Dr. Kenneth E. Lee

Dr. Kenneth E. Lee

Dr. Kenneth E. Lee

Senior Scientific Director, Singapore-MIT Alliance for Research and Technology (SMART)

Dr. Kenneth E. Lee is the Senior Scientific Director of the Low Energy Electronic Systems (LEES) Interdisciplinary Research Group at the Singapore-MIT Alliance for Research and Technology (SMART). In LEES, he is responsible for driving the core program effort to create a novel hybrid III-V + CMOS platform to enable new integrated electronic and photonic systems. This includes having oversight of multidisciplinary research in a complete vertical from materials and processes to devices, circuits and systems, so as to enable seamless integration with foundry-standard CMOS process flows. Prior to this, Dr. Lee had stints in the Future Systems and Technology Directorate of the Ministry of Defence, as well as with the Applied Physics Laboratory in DSO National Laboratories, and in Temasek Laboratories at Nanyang Technological University. Dr. Lee received his B.S. and M.S. degrees from the University of Illinois at Urbana-Champaign in 1998 and 1999, respectively, and his Ph.D. degree from the Massachusetts Institute of Technology in 2009, all in Electrical Engineering.

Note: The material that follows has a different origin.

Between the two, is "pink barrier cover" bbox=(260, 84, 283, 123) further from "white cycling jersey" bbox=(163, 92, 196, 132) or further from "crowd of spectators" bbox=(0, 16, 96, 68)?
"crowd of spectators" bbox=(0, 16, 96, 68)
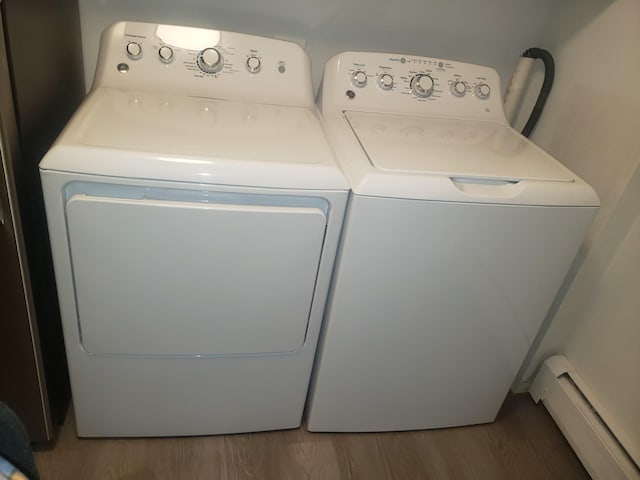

Presentation Topic: Making Silicon New Again

The economic and technical challenges of pushing towards the ultimate physical limits of Moore’s Law are burgeoning. Beyond traditional density scaling, increased dimensionality, in terms of both transistor design and packaging schemes, is being used to obtain further functional and performance improvements. Higher performance advanced materials are also being sought to replace silicon as the active material. Yet these methods of pushing for a technological edge are very costly, and require significant capital investment to upgrade existing infrastructure or even create brand new wafer fabs.

A different approach is to start with existing mature processes and infrastructure, and find a means to integrate different semiconductor materials and devices while utilizing as much of the existing silicon CMOS supply chain as possible. By combining the right advances in epitaxy, wafer bonding, microfabrication, device design and modeling, we can incorporate compound semiconductor circuit elements into traditional silicon CMOS integrated circuits, thereby augmenting silicon and making silicon new and exciting again.

This provides a pathway to incorporate efficient optical, wireless and RF elements into integrated circuits with a scalable commercial model similar to the existing silicon world. This will enable the creation of space-efficient silicon systems that have illumination and display functions, and next generation wireless communication capabilities, which are well-suited for mobile and automotive applications. As was the case with silicon integration in the past, application-specific integrated circuits (ASICs) will lead the way in the utilization of the new silicon.